The Inspector considered before replying.
“Rattray? He’s a very decent, pleasant spoken young fellow. A bit on the serious side. Headmaster of the boys’ grammar school, runs Scouts and Sunday school classes. Has an invalid wife.”
“Another perfect cameo. Inspector, your talents are wasted here. Does he push her about in a bath chair?”
“Yes. Have you met him?”
“I saw a chap this morning who’d fit in with your account.” He told Bradstreet how he had spent the morning.

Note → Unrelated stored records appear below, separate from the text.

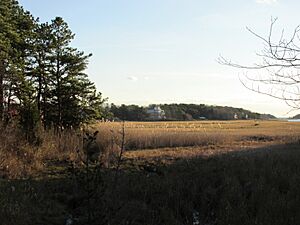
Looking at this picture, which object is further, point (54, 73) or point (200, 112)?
point (200, 112)

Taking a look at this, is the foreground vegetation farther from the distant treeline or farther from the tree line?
the distant treeline

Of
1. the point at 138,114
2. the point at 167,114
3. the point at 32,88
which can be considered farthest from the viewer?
the point at 167,114

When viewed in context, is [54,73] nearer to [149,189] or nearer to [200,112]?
[149,189]

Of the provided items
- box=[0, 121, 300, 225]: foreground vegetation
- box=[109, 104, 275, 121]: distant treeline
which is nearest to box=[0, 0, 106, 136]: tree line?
box=[0, 121, 300, 225]: foreground vegetation

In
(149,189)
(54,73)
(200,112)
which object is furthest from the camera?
(200,112)

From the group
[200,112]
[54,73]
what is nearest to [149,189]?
[54,73]

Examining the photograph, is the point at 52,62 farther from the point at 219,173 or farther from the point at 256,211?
the point at 256,211

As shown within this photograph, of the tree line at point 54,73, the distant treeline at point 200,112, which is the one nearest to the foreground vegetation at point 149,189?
the tree line at point 54,73

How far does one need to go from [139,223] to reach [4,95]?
13256 mm

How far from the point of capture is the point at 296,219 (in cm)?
953

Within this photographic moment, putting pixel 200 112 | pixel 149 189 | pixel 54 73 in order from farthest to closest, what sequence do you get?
pixel 200 112
pixel 54 73
pixel 149 189

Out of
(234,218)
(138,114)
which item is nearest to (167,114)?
(138,114)

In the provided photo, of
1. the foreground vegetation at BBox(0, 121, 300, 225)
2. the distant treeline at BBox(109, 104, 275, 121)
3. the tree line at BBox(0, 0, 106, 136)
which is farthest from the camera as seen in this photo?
the distant treeline at BBox(109, 104, 275, 121)

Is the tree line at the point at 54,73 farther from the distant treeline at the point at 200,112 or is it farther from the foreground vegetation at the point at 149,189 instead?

“He’s a possibility, then,” Ellis said. “Though it’s less likely, if he was passing in the morning. Anyone else? Any regular visitor that you know of?”
“I don’t know the family as closely as all that,” said Bradstreet. “I haven’t been in more than two or three times in the past twelvemonth.”
“Got an alibi yourself?” Ellis grinned at him.
“Good enough, I reckon.” Bradstreet’s eyes gleamed back with pleasure. “There’s one other person might be on the list, though. I don’t suppose old Baildon would ask her to post a letter for him, nor she do it if he did.”
“Who’s that?”
“Miss Caunter, from the girls’ school. Miss Eunice Caunter. She takes a great interest in Joan Baildon, and has been helping her with her work for the last couple of years. The maid’s clever,” Bradstreet went on, “but her eyes have kept her back. You’ll have noticed they’re weak.”
“Partly due to neglect, I’m told.”
“So I believe. Miss Caunter has always taken the maid’s part, and had more than one row with the old man. One time, he forbade her the house. But he had the sense to see he was getting something for nothing: so——”
“She didn’t charge for her services, then?”
“Nothing, I believe. And he couldn’t stop Joan from seeing her at the school, so he suffered the extra lessons to go on. Most times, though, Joan used to go down to Miss Caunter’s place.”
“Used to go?”
“I gather she hasn’t been so often since Mr. Rattray started to coach her. After all, she hasn’t a great deal of time. She’s still at school.”
“Does Rattray also work for love?”
“That I couldn’t say.”
“I’m glad to find something you can’t say. You who pretend you don’t know much about the family. What’s it like when you really claim to know?”
Bradshaw smiled, and did not reply. Gilkison got up.
“I can’t stand this any longer. I’m going in.”
“Polite, isn’t he?”
“You know perfectly well I’m alluding to the midges.”
“Well—we’ll come in too. One had the sauce to bite me just now.”